— Мечтать не вредно, — ехидно заметил Полуночник.
— Да, это просто мечта, химера, — проворчал Солиман. — «Несбыточная мечта. Неосуществимая фантазия».
— Вот-вот, — поддакнул старик.
— Но если человек не мечтает, он пропадет. Без мечты он ни на что не годен.
Молодой человек толкнул створку кузова, выбросил окурок. Камилла выкинула свой окурок, приподняв брезент.
— Я точно знаю, о чем ты мечтаешь, — проговорила она.
Голос Камиллы звучал тихо, едва слышно. Солиман резко развернулся и уставился на нее. Девушка сидела, подавшись вперед, опершись локтями на колени и крутя в руках стакан.
— Ты не понимаешь, я говорю о сыщике.
— И я тоже.
— Об особенном сыщике. О том, что хорошо бы такого найти.
— Я такого знаю.
— Ты шутишь?
— И не думаю шутить.
Солиман вернулся к ящику, служившему столом, и, очистив его, поднял крышку. Встав на колени, он принялся что-то в нем искать, пока не извлек пакет со свечами.
— В этом грузовике темень, хоть глаз выколи, — проворчал он.
Он зажег фитилек, накапал немного воска на дно тарелки и поставил в нее три свечи. Камилла по-прежнему крутила в руках стакан, взбалтывая остаток вина.
В отблесках свечей Камилла показалась Солиману еще красивее. Она сидела в изголовье его кровати, и ее профиль четко выделялся на фоне серого брезента. Подумав о том, что впереди целая ночь и ее предстоит провести рядом с девушкой, отделенной от него только матерчатой перегородкой, Солиман почувствовал легкое головокружение. Он поспешно уселся на кровать Полуночника, напротив Камиллы.
— И давно ты знакома с этим полицейским?
Камилла подняла глаза и взглянула на юношу:
— Лет десять, наверное.
— Он тебе друг или враг?
— Скорее друг. Впрочем, теперь уже не знаю. Я его очень давно не видела.
— Он действительно особенный?
Камилла пожала плечами:
— Он не похож на других.
— Не такой, как все полицейские?
— Хуже. Не такой, как все люди.
— Надо же! — воскликнул Солиман, несколько сбитый с толку. — И какой же он, этот твой полицейский? Из тех, что не отличаются особой щепетильностью?
— Нет, он очень даже щепетильный, но не слишком принципиальный.
— Ты хочешь сказать, он продажный?
— Вовсе нет.
— А что тогда?
— Да то, что он особенный. Только это я и хочу сказать.
— Не заставляй ее повторять, — остановил Солимана Полуночник.
— Разве таким разрешают служить в полиции, их не выгоняют?
— Он очень способный.
— Как его зовут?
— Жан-Батист Адамберг.
— Старый?
— Какая разница? — перебил Полуночник.
Камилла подумала, посчитала, загибая пальцы.
— Ему лет сорок пять или около того.
— А где он сейчас, твой особенный сыщик?
— В Париже, в комиссариате Пятого округа.
— Инспектор?
— Комиссар.
— Правда, что ли?
— Правда.
— А этот тип, Адамберг, он сможет нас вытащить, если что? Он влиятельный человек?
— Он очень способный, я же тебе сказала.
— Ты можешь ему позвонить? Ты знаешь, как с ним встретиться?

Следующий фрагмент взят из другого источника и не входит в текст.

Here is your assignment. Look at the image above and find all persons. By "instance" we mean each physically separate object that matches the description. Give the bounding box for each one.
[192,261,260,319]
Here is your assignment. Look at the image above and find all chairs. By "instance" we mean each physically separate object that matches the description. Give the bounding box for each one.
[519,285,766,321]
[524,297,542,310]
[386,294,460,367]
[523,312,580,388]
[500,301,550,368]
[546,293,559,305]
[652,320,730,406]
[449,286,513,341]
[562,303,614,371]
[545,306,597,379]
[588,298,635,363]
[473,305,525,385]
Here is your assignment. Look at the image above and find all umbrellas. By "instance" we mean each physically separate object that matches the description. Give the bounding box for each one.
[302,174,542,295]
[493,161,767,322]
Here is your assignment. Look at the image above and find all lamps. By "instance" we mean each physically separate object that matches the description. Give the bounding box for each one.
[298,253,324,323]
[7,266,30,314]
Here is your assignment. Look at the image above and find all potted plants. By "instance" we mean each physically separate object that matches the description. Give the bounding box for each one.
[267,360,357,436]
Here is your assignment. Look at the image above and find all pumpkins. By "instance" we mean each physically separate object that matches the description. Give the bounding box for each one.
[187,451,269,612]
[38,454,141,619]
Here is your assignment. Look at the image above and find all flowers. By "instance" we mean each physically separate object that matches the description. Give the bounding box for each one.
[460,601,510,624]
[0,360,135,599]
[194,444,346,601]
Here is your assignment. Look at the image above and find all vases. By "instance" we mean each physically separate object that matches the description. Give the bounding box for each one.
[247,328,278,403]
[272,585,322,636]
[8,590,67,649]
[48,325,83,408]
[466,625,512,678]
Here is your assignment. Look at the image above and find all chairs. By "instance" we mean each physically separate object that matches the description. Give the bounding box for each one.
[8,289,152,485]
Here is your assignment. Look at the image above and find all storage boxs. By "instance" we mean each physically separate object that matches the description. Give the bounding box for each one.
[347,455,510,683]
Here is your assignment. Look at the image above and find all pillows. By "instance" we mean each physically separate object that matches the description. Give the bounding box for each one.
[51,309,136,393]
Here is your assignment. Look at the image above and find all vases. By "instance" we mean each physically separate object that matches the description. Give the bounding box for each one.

— У меня нет ни малейшего желания с ним встречаться.
Солиман удивленно уставился на Камиллу:
— Тогда зачем ты мне о нем рассказала?
— Потому что ты меня достал своими вопросами.
— А почему ты не желаешь с ним встречаться?
— Потому что я не желаю его слушать.
— Ладно. А почему нет? Он негодяй, да?
— Нет.
— Он придурок?
Камилла снова пожала плечами. Она рассеянно водила пальцем над огоньком свечи.
— В таком случае что? — потерял терпение Солиман. — Почему ты не желаешь его слушать?
— Я тебе уже говорила. Потому что он особенный.
— Не заставляй ее повторять, — вступился за девушку Полуночник.
Солиман вскочил: он был вне себя от раздражения.
— Ей решать. Захочет повидаться с тем парнем — значит, повидается, а нет — значит, нет, — мягко проговорил старик, притронувшись посохом к плечу Солимана. — Вот так-то.
— Черт! Плевать на то, что он особенный! Какое мне до этого дело? — вскричал Солиман. — А что будет с душой Сюзанны? Ты подумала о душе Сюзанны? — спросил юноша, резко повернувшись к Камилле. — Она же навеки останется в зловонном болоте, вместе с крокодилами. Тебе не кажется, что она оказалась в непростой ситуации, а?
— Ну, насчет этого болота нельзя быть совершенно уверенным, — заметил Полуночник. — Мы с тобой сто раз об этом говорили.